L.P. is an employee of Loxo Oncology at Lilly, this work was completed prior to her employment at Loxo, she is acting on her own, and these endeavors are not in an manner affiliated with Loxo Oncology at Lilly. H.B. has received research funding from Janssen, Abbvie Stemcentryx, Astellas, Eli Lilly, Millenium and has served as advisor/consultant for Janssen, Astellas, Amgen, Astra Zeneca, Pfizer, Sanofi Genzyme. A.C.H. has received research funding from eFFECTOR Therapeutics. S.M.D. is principal investigator on grants to University of Minnesota from Astellas/Pfizer and Janssen. S.M.D. has served as advisor/consultant for Celgene/Bristol Myers Squibb, Janssen, and Oncternal Therapeutics.

Figures

Fig. 1
Fig. 1. KLF5 levels are upregulated in CRPC.

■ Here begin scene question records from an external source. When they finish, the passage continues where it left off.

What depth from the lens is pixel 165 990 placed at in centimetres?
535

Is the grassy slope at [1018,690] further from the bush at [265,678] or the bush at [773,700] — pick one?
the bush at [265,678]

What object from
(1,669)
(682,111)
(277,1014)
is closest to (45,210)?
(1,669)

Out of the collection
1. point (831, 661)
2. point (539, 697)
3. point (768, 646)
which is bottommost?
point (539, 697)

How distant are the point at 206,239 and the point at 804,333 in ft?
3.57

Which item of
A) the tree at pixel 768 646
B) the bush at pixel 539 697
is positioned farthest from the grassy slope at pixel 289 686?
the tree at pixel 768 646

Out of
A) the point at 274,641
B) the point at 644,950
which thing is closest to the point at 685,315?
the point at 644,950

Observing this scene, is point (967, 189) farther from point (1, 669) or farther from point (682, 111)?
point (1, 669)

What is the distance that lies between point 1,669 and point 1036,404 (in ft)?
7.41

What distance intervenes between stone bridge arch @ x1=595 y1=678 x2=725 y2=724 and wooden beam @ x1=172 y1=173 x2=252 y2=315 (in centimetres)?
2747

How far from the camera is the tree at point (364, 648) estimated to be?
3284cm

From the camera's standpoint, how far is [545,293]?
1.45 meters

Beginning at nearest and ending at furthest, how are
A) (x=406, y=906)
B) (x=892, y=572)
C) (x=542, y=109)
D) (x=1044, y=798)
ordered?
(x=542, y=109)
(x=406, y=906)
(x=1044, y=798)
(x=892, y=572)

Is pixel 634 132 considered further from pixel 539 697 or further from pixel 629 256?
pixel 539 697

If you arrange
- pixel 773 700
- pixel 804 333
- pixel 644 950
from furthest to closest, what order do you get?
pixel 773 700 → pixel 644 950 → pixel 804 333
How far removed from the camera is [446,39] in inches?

a KLF5 mRNA measured using quantitative RT-PCR in AR-positive LNCaP, VCaP, 22Rv1 and AR-negative DU145, NCI-H660 and PC-3 cell lines. n = 9, mean ± 95% CI from three biological replicates in technical triplicate. b Protein measured by western blot using the same cell lines as a. Actin is a loading control. c Representative immunohistochemistry (IHC) staining of benign, localized prostate cancer (hormone naïve) and CRPC tissues from patients or patient-derived xenografts (PDX) using an antibody specific for KLF5. d Quantification of KLF5 IHC staining in tissue microarrays by a genitourinary pathologist (PM). Bounds of boxes are lower/upper quartiles with median; whiskers show range from minima to maxima; dots are the average staining intensity of an individual case or PDX. n = 50 localized prostate cancer cases (n = 50/50 cases contained benign luminal cells, n = 47/50 cases contained benign basal cells, n = 47/50 slides contained cancer cells), n = 14 localized CRPC cases, and n = 29 CRPC PDXs. P-values are from two-sided Mann–Whitney U-tests. n.s. = not significant. e Klf5 mRNA measured using quantitative RT-PCR in organoids derived from intact Pten−/− mouse prostates maintained in androgen-replete (DHT, dihydrotestosterone) conditions or castrate Pten−/− mouse prostates maintained in androgen-depleted conditions. n = 6, mean ±95% CI from two biological replicates in technical triplicate. f KLF5 mRNA measured by RT-PCR in LNCaP cells and sub-lines derived from castration-resistant (16D) or castration/enzalutamide-resistant (49F and 42D) LNCaP xenograft tumors. n = 9, mean ±195% CI from three biological replicates in technical triplicate. g Protein measured by western blot using the same cell lines as in f. Tubulin is a loading control.
Fig. 2
Fig. 2. CRPC models display increased durability of KLF5 induction by androgens.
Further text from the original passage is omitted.